* GIVEN REQUEST *
Restate the whole listing word for word. Pictures are left out.

* GIVEN INFORMATION *
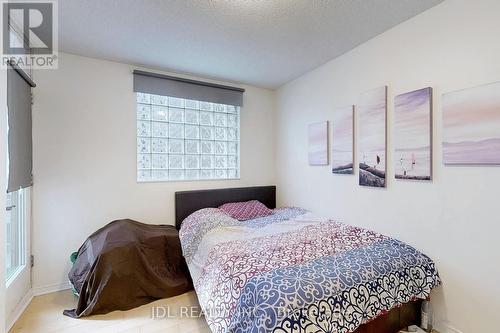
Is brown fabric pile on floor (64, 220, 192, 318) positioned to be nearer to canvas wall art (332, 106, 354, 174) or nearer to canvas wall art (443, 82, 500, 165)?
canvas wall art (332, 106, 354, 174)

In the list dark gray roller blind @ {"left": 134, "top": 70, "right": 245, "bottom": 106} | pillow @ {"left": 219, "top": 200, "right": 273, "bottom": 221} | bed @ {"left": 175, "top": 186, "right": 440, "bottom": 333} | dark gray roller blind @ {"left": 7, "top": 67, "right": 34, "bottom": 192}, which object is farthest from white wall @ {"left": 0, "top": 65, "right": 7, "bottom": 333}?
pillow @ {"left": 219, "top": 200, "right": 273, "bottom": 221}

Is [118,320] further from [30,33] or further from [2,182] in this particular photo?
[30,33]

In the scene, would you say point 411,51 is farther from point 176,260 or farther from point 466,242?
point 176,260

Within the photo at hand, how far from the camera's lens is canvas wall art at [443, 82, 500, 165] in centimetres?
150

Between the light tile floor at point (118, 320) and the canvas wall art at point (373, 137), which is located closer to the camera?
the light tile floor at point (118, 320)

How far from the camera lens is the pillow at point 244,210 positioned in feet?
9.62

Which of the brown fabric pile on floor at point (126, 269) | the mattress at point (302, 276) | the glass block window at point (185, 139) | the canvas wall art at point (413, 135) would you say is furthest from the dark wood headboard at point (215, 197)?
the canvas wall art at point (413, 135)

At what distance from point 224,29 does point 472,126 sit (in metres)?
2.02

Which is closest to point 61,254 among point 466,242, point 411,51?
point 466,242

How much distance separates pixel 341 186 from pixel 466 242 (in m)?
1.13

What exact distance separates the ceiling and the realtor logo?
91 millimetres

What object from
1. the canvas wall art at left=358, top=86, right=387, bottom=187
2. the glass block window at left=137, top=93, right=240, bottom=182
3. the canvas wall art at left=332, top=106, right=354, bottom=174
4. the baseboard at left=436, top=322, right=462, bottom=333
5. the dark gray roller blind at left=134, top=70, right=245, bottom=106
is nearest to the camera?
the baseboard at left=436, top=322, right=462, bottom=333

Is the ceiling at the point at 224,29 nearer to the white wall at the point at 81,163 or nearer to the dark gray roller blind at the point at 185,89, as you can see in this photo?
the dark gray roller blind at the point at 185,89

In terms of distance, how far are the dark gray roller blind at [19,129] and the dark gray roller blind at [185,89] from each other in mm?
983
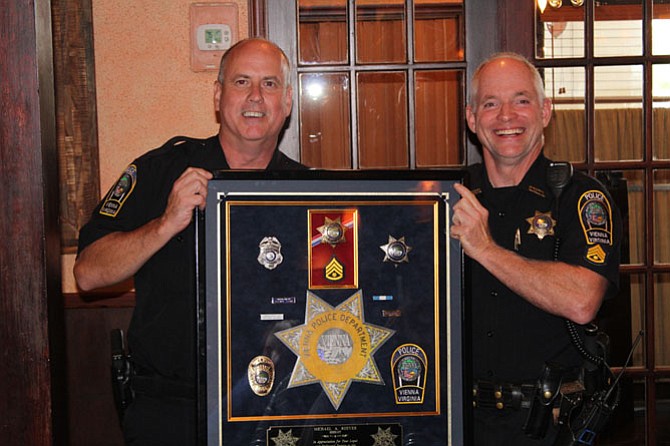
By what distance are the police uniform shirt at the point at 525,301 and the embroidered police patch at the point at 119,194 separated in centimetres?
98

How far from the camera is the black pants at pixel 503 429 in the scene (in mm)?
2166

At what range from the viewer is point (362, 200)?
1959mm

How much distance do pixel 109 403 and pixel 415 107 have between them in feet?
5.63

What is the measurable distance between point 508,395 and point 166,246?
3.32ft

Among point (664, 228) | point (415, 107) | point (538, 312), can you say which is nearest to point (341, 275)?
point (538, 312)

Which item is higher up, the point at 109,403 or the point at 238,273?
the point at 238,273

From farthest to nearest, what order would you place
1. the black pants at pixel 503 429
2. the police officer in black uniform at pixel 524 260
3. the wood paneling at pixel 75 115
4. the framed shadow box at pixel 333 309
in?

* SOLUTION FOR THIS EXERCISE *
Is brown fabric pile on floor (64, 220, 192, 318) positioned to be nearer to canvas wall art (332, 106, 354, 174) or nearer to canvas wall art (443, 82, 500, 165)?
canvas wall art (332, 106, 354, 174)

In the list dark gray roller blind @ {"left": 134, "top": 70, "right": 245, "bottom": 106} | pillow @ {"left": 219, "top": 200, "right": 273, "bottom": 221} | bed @ {"left": 175, "top": 186, "right": 440, "bottom": 333} | dark gray roller blind @ {"left": 7, "top": 67, "right": 34, "bottom": 192}, which object is farthest from white wall @ {"left": 0, "top": 65, "right": 7, "bottom": 333}?
pillow @ {"left": 219, "top": 200, "right": 273, "bottom": 221}

Is [118,320] further from [30,33] or further from [2,182] in this particular photo?
[30,33]

In the scene, would you say point 411,51 is farther from point 176,260 or farther from point 466,242?
point 176,260

Within the photo at hand, how far from the camera's lens is canvas wall art at [443, 82, 500, 165] in centimetres?
150

Between the light tile floor at point (118, 320) and the canvas wall art at point (373, 137), which is located closer to the camera?
the light tile floor at point (118, 320)

How far from the camera lens is the pillow at point 244,210 positioned in feet?
9.62

Which of the brown fabric pile on floor at point (126, 269) | the mattress at point (302, 276) | the glass block window at point (185, 139) | the canvas wall art at point (413, 135) would you say is furthest from the dark wood headboard at point (215, 197)?
the canvas wall art at point (413, 135)

At what distance from point 224,29 does point 472,126 sit (in metres)?
2.02

Which is closest to point 61,254 among point 466,242, point 411,51?
point 466,242

How much distance separates pixel 341 186 from pixel 466 242 (in m)?
1.13

What exact distance separates the ceiling and the realtor logo?
91 millimetres

What object from
1. the canvas wall art at left=358, top=86, right=387, bottom=187
2. the glass block window at left=137, top=93, right=240, bottom=182
3. the canvas wall art at left=332, top=106, right=354, bottom=174
4. the baseboard at left=436, top=322, right=462, bottom=333
5. the dark gray roller blind at left=134, top=70, right=245, bottom=106
is nearest to the camera?
the baseboard at left=436, top=322, right=462, bottom=333

Is the ceiling at the point at 224,29 nearer to the white wall at the point at 81,163 or nearer to the dark gray roller blind at the point at 185,89, as you can see in this photo?
the dark gray roller blind at the point at 185,89

In terms of distance, how far are the dark gray roller blind at [19,129] and the dark gray roller blind at [185,89] from each other in mm?
983
By what distance are the police uniform shirt at the point at 525,301 and the embroidered police patch at the point at 119,194 separated in centimetres?
98

How far from the camera is the black pants at pixel 503 429 in the scene (in mm)?
2166

At what range from the viewer is point (362, 200)?
1959mm

How much distance do pixel 109 403 and pixel 415 107 have between them in feet?
5.63

What is the measurable distance between point 508,395 and point 166,246?
3.32ft

Among point (664, 228) | point (415, 107) | point (538, 312), can you say which is nearest to point (341, 275)?
point (538, 312)

Which item is higher up, the point at 109,403 or the point at 238,273?
the point at 238,273

From farthest to nearest, what order would you place
1. the black pants at pixel 503 429
2. the police officer in black uniform at pixel 524 260
3. the wood paneling at pixel 75 115
4. the framed shadow box at pixel 333 309
in?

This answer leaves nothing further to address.